▶

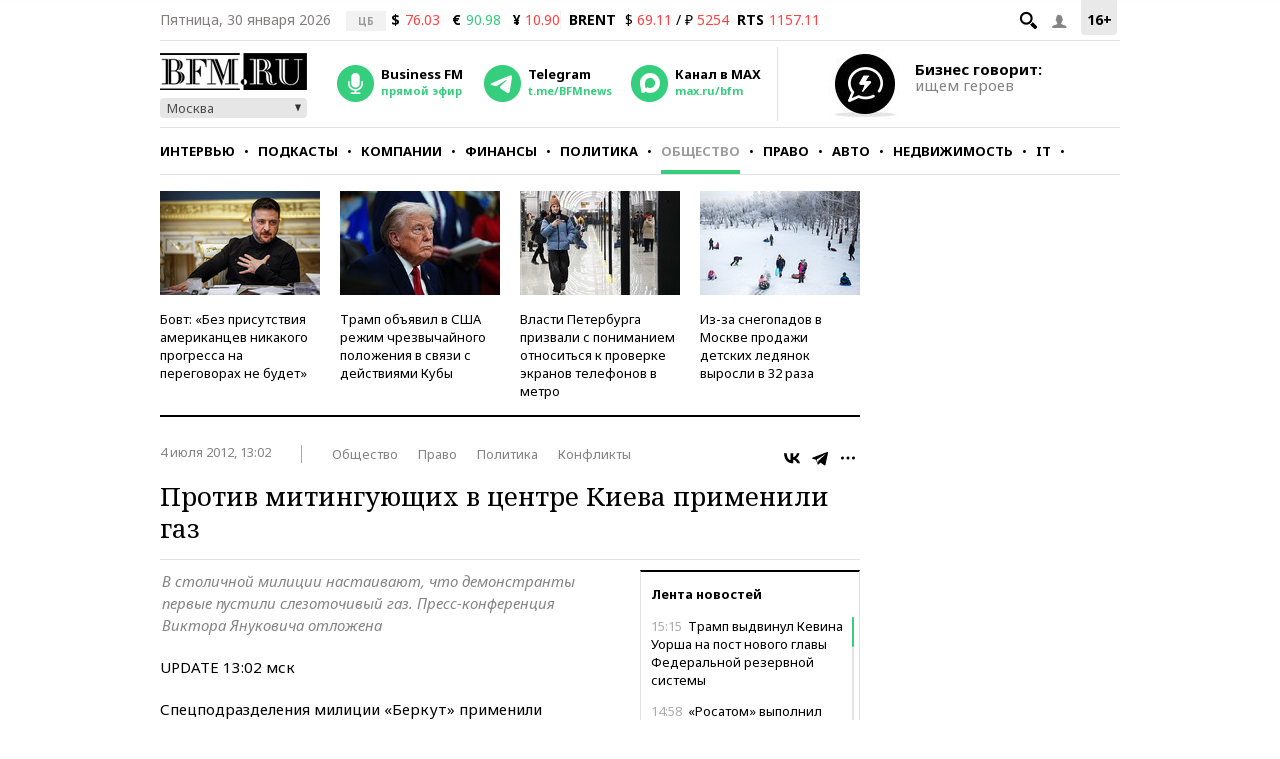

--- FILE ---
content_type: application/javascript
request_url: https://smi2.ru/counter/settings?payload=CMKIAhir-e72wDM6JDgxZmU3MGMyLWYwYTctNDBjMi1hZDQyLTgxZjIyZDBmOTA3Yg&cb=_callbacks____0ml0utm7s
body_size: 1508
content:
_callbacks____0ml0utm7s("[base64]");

◀
▶

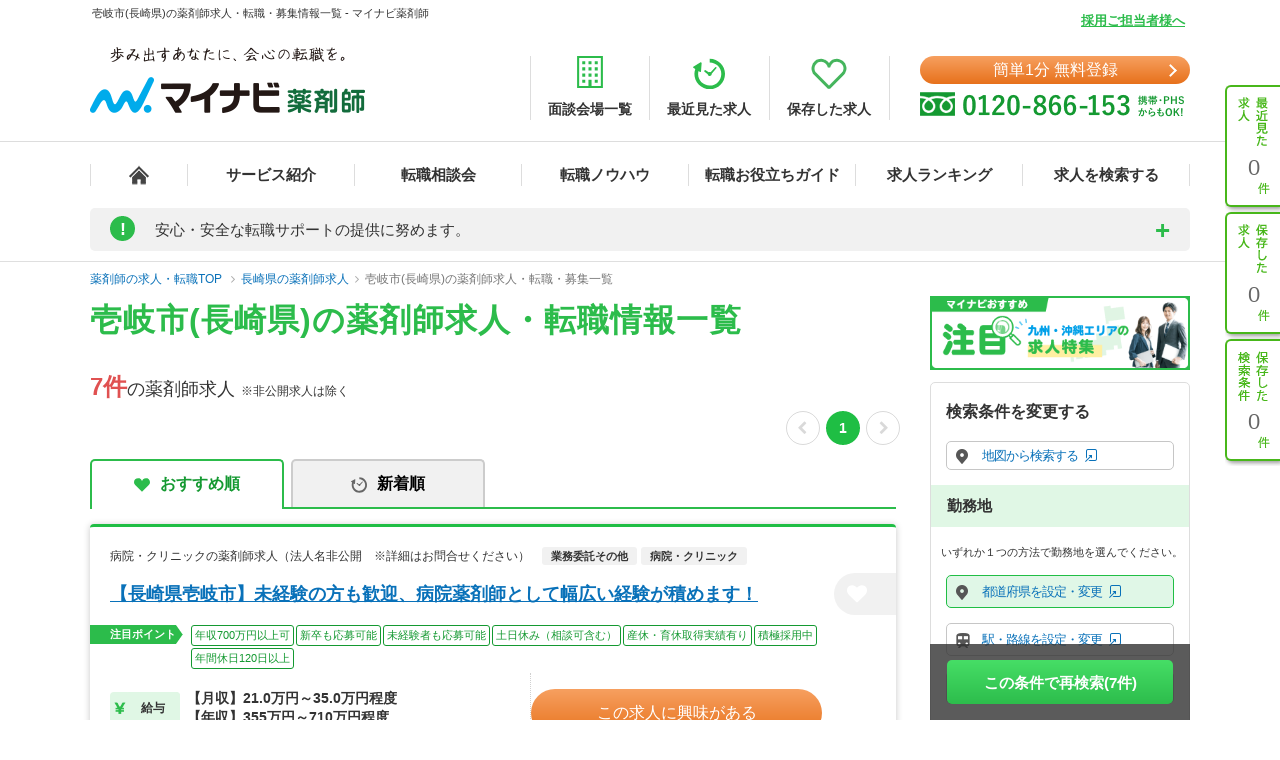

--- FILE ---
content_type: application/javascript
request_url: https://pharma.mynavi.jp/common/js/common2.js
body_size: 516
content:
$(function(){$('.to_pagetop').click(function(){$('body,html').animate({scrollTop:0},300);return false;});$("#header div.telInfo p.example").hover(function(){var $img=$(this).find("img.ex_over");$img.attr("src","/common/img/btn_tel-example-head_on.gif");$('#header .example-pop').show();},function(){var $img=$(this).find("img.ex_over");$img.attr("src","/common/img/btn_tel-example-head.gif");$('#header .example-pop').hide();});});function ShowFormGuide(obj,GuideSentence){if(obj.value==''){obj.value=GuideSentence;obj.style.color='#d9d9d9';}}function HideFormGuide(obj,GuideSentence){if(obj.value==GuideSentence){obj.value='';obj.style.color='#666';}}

◀
▶

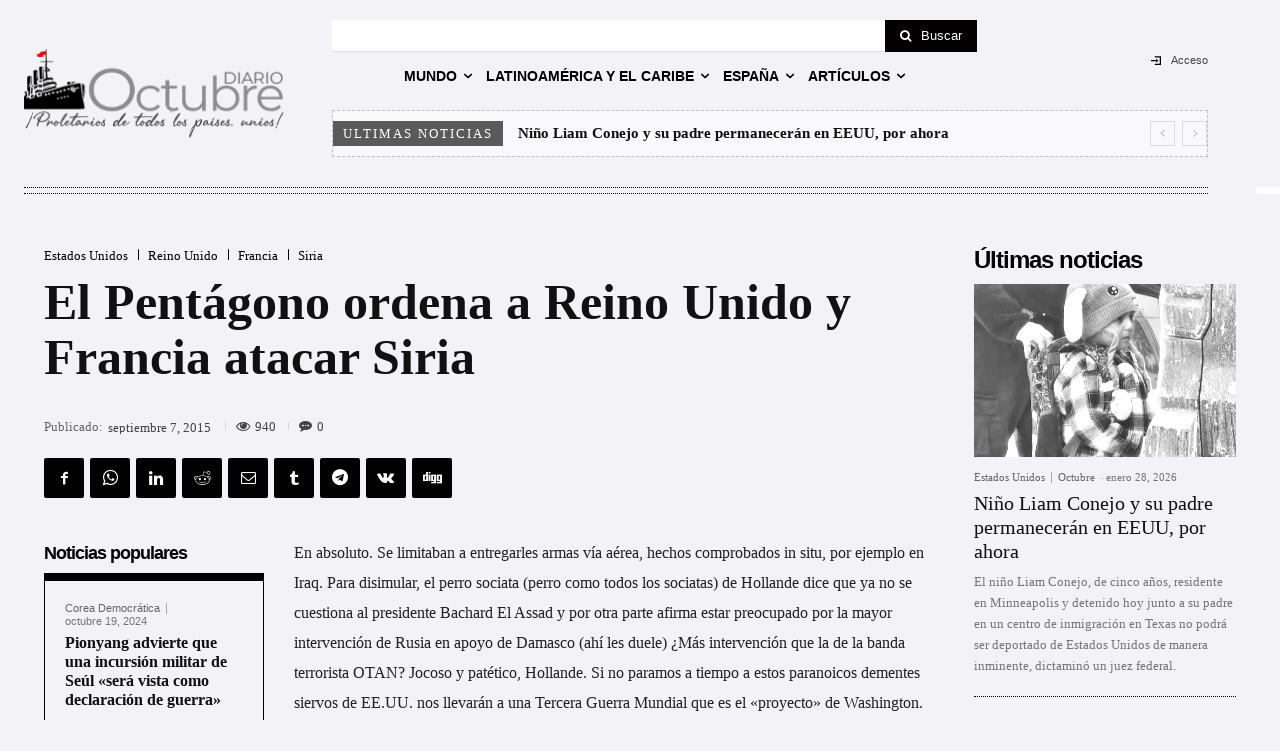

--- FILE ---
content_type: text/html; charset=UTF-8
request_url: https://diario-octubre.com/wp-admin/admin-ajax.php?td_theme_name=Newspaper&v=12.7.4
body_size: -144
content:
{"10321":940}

◀

**Problem statement:** In the entries above, count each line with "html"; reply with the total only.

**Written reply:** 2